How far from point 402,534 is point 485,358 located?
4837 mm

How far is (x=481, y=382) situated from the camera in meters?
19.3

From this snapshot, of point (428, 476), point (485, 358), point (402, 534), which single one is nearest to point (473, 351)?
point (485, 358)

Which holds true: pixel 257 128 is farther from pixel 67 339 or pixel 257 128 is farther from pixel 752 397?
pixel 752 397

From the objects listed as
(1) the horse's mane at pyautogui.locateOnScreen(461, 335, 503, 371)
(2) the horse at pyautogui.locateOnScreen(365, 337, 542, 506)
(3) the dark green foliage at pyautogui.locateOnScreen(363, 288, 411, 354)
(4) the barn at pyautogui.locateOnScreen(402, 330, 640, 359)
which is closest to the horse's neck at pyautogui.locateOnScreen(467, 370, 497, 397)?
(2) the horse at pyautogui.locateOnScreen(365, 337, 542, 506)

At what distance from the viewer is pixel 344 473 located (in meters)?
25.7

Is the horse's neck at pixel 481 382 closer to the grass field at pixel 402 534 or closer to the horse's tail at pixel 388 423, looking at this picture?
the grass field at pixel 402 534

○ ○ ○ ○ ○

**Work required**. Retype every entry word for word.

**Output of the exercise**.
How far from point 402,534 is point 485,358 located?
4837 mm

How far is (x=481, y=382) situated from the camera in meters?
19.3

From this snapshot, of point (428, 476), point (485, 358), point (402, 534), which single one is nearest to point (473, 351)?
point (485, 358)

Which holds true: pixel 257 128 is farther from pixel 67 339 or pixel 257 128 is farther from pixel 752 397?
pixel 752 397

From the objects listed as
(1) the horse's mane at pyautogui.locateOnScreen(461, 335, 503, 371)
(2) the horse at pyautogui.locateOnScreen(365, 337, 542, 506)
(3) the dark green foliage at pyautogui.locateOnScreen(363, 288, 411, 354)
(4) the barn at pyautogui.locateOnScreen(402, 330, 640, 359)
which is closest to the horse's neck at pyautogui.locateOnScreen(467, 370, 497, 397)?
(2) the horse at pyautogui.locateOnScreen(365, 337, 542, 506)

At what distance from the viewer is pixel 344 473 located (in meters)?
25.7

Is the horse's neck at pixel 481 382 closer to the grass field at pixel 402 534 or closer to the horse's tail at pixel 388 423, looking at this picture?
the grass field at pixel 402 534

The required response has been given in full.